Desde já adianto que Carson não beneficiava de campanhas de marketing globais, não dispunha de financiamentos para as suas actividades, nem tinha uma agenda oculta para se beneficiar ou promover a sua carreira (seua amigos e familiares) à boleia do tema da prevenção ambiental que, na década de 60, ela fez de forma precursora. 

Seria neste imenso legado que os media se deviam centrar, e não em crianças egocêntricas, que debitam as banalidades da vulgata pró-ambiental plasmadas nos prefácios dos livros do sector, e que só enumeram problemas e desconhecem todas as soluções. 

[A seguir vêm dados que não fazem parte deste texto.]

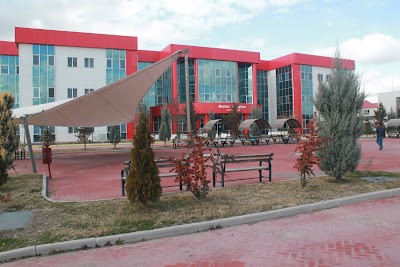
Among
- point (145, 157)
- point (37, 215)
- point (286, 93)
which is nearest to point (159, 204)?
point (145, 157)

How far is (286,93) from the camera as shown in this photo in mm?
62594

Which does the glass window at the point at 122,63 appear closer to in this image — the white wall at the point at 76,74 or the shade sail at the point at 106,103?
the white wall at the point at 76,74

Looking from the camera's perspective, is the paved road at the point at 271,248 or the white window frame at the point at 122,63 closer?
the paved road at the point at 271,248

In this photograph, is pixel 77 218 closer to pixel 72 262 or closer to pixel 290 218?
pixel 72 262

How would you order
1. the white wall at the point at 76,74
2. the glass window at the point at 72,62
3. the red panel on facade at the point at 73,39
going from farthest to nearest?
1. the glass window at the point at 72,62
2. the white wall at the point at 76,74
3. the red panel on facade at the point at 73,39

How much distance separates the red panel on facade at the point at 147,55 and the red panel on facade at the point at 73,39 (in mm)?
5722

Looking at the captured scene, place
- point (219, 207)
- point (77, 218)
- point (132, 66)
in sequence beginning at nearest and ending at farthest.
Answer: point (77, 218) → point (219, 207) → point (132, 66)

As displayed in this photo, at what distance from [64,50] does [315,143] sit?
41.5m

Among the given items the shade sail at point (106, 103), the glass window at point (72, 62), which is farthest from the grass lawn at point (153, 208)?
the glass window at point (72, 62)

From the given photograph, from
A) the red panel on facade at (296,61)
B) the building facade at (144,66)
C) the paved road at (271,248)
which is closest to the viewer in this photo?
the paved road at (271,248)

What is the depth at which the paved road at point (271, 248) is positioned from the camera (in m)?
4.42

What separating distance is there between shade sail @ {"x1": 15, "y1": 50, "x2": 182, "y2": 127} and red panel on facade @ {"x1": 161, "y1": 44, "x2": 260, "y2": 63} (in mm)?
31124

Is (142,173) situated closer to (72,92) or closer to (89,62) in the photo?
(72,92)

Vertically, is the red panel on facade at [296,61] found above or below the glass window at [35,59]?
above
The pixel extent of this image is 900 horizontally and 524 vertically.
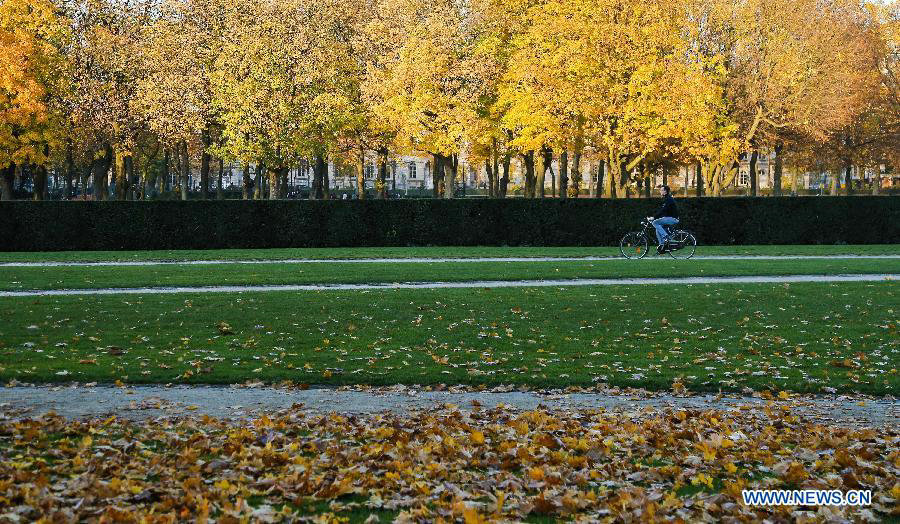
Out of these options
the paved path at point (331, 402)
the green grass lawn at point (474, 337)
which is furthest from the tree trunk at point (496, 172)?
the paved path at point (331, 402)

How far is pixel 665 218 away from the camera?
27891 mm

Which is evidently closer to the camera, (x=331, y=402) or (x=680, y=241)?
(x=331, y=402)

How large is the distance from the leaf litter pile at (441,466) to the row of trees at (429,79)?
3666 centimetres

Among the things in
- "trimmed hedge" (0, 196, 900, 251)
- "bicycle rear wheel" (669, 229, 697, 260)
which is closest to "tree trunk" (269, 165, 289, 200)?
"trimmed hedge" (0, 196, 900, 251)

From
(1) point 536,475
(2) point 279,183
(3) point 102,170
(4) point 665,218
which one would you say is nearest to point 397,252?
(4) point 665,218

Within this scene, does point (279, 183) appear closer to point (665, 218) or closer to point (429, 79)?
point (429, 79)

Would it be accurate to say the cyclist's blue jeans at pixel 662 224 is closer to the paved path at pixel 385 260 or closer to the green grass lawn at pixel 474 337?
the paved path at pixel 385 260

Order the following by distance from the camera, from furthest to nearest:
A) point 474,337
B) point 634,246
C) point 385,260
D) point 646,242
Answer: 1. point 634,246
2. point 646,242
3. point 385,260
4. point 474,337

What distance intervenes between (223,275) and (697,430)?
16620 millimetres

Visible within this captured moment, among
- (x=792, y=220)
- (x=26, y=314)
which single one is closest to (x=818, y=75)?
(x=792, y=220)

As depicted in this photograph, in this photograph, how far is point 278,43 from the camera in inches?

Até no modo como os media reagem a estes fenómenos, acompanhado dos agentes políticos que (também) não querem perder a boleia do mediatismo e do tropismo pró-ambiental, revela que o mundo em que vivemos está verdadeiramente doente.

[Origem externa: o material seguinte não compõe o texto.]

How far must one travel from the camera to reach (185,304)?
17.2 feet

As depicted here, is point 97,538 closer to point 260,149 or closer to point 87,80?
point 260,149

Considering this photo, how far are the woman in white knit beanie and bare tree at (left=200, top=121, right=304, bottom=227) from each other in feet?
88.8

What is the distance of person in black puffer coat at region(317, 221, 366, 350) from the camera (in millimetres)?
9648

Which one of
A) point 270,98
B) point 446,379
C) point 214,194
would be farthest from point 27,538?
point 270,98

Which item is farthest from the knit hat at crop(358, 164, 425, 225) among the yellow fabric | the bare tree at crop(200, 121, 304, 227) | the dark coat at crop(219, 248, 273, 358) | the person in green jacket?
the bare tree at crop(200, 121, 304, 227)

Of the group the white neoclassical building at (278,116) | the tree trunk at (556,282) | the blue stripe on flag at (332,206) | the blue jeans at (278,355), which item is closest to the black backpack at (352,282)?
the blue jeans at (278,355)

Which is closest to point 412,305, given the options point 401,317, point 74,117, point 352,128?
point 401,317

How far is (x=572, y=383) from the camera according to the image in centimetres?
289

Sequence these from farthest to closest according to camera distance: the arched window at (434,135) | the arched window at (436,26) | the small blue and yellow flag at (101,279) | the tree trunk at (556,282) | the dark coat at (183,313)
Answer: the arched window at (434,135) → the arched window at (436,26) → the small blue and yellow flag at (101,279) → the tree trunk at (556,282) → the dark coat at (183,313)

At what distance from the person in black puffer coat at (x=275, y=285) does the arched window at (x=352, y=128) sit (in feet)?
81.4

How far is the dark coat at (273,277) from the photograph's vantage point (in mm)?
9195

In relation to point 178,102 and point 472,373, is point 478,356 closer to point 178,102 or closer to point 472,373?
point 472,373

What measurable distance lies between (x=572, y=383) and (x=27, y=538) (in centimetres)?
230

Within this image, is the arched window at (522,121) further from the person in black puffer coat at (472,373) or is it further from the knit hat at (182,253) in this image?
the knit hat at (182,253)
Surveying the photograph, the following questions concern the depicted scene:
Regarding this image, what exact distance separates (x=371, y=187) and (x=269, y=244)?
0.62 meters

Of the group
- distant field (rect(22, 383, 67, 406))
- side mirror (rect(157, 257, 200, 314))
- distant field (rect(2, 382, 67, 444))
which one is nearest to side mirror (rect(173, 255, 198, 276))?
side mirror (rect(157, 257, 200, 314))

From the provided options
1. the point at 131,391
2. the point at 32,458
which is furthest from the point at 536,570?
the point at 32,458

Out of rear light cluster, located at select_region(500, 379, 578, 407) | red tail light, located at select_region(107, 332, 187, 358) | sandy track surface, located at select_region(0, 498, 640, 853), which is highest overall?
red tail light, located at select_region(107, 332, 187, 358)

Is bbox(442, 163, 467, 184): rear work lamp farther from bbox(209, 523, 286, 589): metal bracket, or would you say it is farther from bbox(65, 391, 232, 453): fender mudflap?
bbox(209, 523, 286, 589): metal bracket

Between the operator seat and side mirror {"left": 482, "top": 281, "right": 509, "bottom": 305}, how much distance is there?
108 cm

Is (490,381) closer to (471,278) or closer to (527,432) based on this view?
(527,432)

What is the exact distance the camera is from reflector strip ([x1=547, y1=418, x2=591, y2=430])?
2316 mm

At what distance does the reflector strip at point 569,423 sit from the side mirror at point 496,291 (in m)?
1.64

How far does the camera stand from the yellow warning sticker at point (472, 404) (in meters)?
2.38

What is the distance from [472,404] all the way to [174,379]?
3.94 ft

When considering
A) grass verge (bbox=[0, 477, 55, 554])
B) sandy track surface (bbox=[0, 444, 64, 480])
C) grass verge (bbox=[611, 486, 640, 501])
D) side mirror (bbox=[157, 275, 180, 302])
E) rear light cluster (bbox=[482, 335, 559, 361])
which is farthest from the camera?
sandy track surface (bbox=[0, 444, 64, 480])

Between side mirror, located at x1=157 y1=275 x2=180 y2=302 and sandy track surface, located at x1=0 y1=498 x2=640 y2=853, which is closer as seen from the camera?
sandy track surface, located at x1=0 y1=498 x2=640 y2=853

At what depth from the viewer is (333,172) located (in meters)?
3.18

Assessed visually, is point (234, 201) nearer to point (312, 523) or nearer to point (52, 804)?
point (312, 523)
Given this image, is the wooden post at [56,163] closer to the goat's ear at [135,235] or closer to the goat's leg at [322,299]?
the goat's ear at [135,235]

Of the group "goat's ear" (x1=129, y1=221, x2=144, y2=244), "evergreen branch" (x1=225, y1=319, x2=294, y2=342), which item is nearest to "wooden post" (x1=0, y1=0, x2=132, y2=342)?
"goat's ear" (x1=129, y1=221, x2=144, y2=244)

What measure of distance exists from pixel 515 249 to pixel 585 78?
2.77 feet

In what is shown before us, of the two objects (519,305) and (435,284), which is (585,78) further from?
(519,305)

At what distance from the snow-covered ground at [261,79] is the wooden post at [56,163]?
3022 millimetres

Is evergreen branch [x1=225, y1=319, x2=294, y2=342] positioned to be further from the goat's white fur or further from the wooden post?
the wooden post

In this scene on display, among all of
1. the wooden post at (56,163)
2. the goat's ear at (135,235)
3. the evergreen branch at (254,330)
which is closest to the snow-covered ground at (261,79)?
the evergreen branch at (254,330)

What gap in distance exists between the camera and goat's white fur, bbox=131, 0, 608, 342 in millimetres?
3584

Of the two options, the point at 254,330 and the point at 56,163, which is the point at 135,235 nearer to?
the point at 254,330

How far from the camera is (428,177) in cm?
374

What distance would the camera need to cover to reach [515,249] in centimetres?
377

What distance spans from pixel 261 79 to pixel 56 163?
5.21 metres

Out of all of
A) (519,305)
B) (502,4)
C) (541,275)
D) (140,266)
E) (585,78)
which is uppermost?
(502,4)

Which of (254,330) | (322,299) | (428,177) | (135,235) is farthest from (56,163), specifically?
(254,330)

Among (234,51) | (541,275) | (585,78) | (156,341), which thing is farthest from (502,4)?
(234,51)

Mas não é a endeusar crianças que salvamos o planeta e cujo mérito foi fazer uma greve de fome pelas questões ambientais, mas, sim, repegar nos trabalhos cientificamente valiosos de quem sabe o que fez e, pela via do conhecimento e da experimentação (com o auxílio da C & T), poderá identificar futuras respostas aos problemas globais colocados pela economia capitalista e pelo modelo de desenvolvimento com que nos defrontamos actualmente. 

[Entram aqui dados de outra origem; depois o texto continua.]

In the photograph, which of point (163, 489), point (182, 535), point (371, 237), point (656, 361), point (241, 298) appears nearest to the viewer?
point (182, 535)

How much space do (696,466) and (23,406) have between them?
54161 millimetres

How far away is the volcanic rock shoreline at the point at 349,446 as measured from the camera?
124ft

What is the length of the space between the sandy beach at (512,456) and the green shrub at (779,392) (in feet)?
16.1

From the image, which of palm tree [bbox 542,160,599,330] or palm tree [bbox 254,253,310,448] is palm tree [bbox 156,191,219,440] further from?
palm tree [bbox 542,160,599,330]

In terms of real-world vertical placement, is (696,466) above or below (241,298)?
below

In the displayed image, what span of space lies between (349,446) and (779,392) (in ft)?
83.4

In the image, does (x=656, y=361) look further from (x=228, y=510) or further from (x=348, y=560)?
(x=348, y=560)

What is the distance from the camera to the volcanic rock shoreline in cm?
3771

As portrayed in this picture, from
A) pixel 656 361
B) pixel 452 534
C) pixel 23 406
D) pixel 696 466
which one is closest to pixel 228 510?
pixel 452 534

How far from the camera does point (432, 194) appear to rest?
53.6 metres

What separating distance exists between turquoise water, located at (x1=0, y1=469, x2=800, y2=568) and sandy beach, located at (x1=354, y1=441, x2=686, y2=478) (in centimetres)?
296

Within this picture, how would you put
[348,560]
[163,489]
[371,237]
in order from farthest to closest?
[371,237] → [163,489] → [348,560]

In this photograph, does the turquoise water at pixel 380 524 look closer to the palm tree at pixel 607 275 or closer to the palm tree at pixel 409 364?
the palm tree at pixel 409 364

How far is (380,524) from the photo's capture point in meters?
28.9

________________________________________

Via Wiki

Silent Spring (no Brasil/Portugal: Primavera Silenciosa) é um livro escrito por Rachel Carson e publicado pela editora Houghton Mifflin em Setembro de 1962. O livro é amplamente creditado como tendo ajudado no lançamento do movimento ambientalista.[1]
New Yorker começou a editar Silent Spring em Junho de 1962, tendo sido publicado em forma de livro mais tarde nesse ano. Quando o livro Silent Spring foi publicado, Rachel Carson era já uma escritora bem conhecida na área da história natural, mas não tinha sido previamente uma crítica social. O livro foi amplamente lido, especialmente após a seleção pelo Book-of-the-Month Club e após a presença na lista de best-sellers, tendo inspirado ampla preocupação pública com os pesticidas e poluição do ambiente natural. Silent Spring facilitou o banimento do pesticida DDT[2] em 1969 na Suíça e [3] em 1972 nos Estados Unidos.
O livro documentou o efeitos deletérios dos pesticidas no ambiente, particularmente em aves. Carson disse que tinha sido descoberto que o DDT causava a diminuição da espessura das cascas de ovos, resultando em problemas reprodutivos e em morte. Também acusou a indústria química de disseminar desinformação e de se aceitar as argumentações dessa indústria de maneira pouco crítica.
Silent Spring tem sido colocado em muitas listas de melhores livros não-ficcionais do século XX. No Modern Library List of Best 20th-Century Nonfiction era número 5 e número 78 no conservador National Review.[4] Mais recentemente, Silent Spring foi nomeado um dos 25 maiores livros de ciência de todos os tempos pelos editores da Discover Magazine.[5]
Uma sequência, Beyond Silent Spring,[6] com co-autoria de H.F. van Emden e David Peakall, foi publicada em 1996.